-- START Record set --
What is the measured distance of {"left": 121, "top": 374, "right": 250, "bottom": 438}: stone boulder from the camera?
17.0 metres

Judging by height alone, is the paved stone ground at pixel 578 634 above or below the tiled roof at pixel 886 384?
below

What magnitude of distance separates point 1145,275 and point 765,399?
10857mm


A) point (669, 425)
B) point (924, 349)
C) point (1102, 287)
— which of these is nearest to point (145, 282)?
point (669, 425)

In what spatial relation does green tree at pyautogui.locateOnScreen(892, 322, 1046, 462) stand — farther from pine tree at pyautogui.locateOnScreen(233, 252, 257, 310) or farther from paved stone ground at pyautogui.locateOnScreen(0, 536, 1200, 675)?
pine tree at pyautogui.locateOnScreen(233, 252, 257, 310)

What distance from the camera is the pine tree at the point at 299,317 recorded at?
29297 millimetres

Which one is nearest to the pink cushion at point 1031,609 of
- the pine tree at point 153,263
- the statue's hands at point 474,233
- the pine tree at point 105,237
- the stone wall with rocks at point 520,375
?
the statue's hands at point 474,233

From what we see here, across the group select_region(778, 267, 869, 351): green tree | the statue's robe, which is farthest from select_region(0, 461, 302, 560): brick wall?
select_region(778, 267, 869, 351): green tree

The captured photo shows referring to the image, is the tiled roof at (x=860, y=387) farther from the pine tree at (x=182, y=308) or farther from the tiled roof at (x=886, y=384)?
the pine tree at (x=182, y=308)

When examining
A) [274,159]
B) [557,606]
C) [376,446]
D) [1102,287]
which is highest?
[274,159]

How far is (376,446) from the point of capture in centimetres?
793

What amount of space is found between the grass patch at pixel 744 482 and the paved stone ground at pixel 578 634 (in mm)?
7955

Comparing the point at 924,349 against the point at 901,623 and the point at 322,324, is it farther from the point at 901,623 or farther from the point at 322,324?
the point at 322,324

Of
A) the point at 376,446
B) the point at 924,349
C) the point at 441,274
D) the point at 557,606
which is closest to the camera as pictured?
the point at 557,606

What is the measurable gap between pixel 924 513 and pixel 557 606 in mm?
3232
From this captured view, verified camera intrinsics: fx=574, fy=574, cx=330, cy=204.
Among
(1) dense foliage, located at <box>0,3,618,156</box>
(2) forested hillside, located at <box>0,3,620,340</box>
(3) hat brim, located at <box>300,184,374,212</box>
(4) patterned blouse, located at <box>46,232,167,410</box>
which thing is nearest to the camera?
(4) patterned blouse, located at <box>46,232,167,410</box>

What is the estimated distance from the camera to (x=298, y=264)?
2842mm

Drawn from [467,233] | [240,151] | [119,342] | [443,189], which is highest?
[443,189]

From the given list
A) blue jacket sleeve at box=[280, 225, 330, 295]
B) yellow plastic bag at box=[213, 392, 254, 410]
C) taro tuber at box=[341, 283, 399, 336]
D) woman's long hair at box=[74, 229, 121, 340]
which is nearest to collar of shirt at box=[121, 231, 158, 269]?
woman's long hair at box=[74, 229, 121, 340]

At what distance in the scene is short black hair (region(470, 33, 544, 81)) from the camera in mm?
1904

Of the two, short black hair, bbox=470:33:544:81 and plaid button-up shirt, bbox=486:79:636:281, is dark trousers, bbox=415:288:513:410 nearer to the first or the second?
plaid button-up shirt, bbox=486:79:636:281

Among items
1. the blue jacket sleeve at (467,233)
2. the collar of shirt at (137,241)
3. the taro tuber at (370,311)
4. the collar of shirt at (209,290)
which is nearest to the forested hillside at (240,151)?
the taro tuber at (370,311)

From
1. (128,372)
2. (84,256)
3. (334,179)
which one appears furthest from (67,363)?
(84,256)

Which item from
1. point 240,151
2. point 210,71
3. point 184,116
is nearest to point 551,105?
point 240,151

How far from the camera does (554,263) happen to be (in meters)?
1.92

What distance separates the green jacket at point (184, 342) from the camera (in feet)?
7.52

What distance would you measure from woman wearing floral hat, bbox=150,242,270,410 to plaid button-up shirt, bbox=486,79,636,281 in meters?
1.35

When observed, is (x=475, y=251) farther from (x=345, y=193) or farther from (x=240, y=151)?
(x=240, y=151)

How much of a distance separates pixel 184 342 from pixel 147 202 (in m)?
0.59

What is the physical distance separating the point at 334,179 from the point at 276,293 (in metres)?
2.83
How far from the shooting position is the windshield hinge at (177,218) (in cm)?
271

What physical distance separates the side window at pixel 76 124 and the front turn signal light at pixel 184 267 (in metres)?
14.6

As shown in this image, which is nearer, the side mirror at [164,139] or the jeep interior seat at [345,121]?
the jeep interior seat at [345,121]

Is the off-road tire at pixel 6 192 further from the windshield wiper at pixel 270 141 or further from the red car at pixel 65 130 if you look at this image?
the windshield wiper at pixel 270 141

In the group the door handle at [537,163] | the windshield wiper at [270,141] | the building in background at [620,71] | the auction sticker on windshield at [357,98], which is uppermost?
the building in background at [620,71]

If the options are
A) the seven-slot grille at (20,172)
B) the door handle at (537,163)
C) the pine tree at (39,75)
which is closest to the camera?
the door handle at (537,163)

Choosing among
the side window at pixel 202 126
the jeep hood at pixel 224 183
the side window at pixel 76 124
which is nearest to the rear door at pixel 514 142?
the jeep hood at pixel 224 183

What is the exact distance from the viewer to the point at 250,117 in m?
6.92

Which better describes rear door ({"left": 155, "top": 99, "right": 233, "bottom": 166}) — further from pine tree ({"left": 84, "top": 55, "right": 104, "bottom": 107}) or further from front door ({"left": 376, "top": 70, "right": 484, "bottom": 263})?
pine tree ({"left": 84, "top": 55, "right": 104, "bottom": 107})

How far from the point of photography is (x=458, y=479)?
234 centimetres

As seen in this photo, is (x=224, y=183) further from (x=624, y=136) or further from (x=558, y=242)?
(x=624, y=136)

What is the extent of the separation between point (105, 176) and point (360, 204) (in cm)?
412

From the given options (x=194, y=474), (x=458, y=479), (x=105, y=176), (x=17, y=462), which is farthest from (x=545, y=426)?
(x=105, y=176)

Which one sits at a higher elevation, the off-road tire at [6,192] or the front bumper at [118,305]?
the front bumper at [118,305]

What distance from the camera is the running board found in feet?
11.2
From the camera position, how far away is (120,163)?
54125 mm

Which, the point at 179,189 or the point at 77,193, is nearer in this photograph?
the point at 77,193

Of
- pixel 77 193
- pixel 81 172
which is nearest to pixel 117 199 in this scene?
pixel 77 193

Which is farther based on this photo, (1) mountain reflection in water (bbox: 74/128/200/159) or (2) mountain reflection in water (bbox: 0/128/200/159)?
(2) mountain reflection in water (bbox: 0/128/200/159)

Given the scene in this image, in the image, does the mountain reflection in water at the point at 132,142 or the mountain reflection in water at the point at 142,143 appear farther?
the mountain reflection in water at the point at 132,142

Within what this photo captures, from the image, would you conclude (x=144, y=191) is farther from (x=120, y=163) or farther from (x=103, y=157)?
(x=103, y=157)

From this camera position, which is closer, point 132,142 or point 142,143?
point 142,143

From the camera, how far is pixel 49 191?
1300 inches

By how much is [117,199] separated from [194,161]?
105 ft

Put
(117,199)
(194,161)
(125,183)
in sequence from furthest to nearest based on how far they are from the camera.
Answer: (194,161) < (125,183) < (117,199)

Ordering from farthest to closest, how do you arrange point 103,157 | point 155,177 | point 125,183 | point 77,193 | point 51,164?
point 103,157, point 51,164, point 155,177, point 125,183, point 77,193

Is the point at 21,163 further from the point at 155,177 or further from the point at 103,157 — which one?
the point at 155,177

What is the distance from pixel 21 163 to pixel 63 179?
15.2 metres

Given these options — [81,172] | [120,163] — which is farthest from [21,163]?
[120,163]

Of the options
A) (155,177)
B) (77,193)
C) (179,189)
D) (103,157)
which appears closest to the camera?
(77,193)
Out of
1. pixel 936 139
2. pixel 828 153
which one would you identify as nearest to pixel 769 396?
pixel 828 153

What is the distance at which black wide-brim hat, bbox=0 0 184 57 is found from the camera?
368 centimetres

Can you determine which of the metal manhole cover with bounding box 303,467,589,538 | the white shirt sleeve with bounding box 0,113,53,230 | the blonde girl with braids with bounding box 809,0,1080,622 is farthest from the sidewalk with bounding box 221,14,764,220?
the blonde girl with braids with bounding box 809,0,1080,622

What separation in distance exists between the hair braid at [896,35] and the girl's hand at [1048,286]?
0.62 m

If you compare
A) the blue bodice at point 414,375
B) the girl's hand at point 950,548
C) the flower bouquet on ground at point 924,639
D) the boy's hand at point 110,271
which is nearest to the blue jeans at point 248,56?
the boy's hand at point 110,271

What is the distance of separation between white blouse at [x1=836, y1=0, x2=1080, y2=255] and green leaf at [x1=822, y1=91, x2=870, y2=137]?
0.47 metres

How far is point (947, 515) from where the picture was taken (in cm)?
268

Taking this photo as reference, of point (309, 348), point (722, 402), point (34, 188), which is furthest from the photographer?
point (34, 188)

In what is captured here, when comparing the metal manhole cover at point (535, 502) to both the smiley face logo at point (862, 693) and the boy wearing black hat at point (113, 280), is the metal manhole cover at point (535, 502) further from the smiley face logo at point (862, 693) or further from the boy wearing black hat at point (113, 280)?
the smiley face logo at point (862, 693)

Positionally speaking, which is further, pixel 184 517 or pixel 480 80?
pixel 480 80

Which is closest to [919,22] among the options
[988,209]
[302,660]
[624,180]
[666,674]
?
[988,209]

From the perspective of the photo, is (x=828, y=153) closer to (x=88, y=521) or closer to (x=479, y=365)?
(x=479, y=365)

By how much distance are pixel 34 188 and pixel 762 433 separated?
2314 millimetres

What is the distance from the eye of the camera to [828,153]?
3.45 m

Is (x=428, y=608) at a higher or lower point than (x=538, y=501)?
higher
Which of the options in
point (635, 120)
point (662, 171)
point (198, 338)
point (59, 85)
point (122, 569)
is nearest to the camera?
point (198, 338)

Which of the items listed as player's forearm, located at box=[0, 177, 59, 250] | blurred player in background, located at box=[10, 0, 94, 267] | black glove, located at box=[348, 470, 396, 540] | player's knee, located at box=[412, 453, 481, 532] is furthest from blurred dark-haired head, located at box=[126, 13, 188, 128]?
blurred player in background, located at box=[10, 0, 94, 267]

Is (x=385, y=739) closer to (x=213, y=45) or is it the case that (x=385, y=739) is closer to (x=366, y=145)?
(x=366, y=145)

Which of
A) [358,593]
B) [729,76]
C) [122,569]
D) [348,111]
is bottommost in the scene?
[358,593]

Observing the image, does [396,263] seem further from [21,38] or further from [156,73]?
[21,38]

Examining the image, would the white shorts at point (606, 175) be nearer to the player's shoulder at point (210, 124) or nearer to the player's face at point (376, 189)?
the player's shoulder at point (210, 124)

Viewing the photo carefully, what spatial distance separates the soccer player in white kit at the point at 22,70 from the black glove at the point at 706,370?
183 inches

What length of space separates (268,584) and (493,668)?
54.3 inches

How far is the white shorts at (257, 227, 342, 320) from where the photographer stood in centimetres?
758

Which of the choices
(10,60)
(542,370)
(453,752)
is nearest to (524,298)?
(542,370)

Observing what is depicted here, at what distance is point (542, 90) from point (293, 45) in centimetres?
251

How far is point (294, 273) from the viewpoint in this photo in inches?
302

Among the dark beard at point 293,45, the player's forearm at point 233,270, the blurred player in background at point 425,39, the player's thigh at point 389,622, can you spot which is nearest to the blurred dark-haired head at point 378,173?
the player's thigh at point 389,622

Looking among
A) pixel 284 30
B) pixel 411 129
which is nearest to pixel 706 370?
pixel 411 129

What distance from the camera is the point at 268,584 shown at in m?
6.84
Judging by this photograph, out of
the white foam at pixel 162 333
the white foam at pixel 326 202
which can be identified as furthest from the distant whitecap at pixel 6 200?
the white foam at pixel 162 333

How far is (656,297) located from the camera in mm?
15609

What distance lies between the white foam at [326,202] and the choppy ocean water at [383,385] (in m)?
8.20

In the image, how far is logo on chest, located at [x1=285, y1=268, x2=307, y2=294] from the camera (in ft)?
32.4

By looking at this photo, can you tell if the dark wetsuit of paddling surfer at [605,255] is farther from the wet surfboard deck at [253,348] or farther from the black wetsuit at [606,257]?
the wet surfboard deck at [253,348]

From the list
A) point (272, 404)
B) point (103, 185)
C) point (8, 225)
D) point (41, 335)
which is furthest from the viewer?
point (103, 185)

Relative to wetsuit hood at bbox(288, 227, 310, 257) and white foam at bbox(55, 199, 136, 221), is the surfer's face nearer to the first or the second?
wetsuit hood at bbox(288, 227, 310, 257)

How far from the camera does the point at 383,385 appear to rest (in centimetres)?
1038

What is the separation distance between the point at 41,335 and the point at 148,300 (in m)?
-- END Record set --
Output, unchanged, the lines from the line with "Looking among" through the final line of the material.

Looking among
A) pixel 284 30
B) pixel 411 129
which is nearest to pixel 706 370?
pixel 411 129

What distance from the camera is the point at 268,584 shown at in m?
6.84
Judging by this photograph, out of
the white foam at pixel 162 333
the white foam at pixel 326 202
which can be identified as furthest from the distant whitecap at pixel 6 200?
the white foam at pixel 162 333

How far is (656,297) located from the camera in mm?
15609

What distance lies between the white foam at [326,202] and the choppy ocean water at [383,385] (in m)?
8.20

In the image, how far is logo on chest, located at [x1=285, y1=268, x2=307, y2=294] from the camera (in ft)?
32.4

By looking at this photo, can you tell if the dark wetsuit of paddling surfer at [605,255] is farther from the wet surfboard deck at [253,348] or farther from the black wetsuit at [606,257]?
the wet surfboard deck at [253,348]

From the list
A) point (272, 404)
B) point (103, 185)
C) point (8, 225)
D) point (41, 335)
which is furthest from the viewer?
point (103, 185)

Relative to wetsuit hood at bbox(288, 227, 310, 257) and white foam at bbox(55, 199, 136, 221), is the surfer's face nearer to the first or the second?
wetsuit hood at bbox(288, 227, 310, 257)

How far from the camera does the point at 383,385 appear to rest (in centimetres)?
1038

What is the separation distance between the point at 41,335 and the point at 148,300 (in m)?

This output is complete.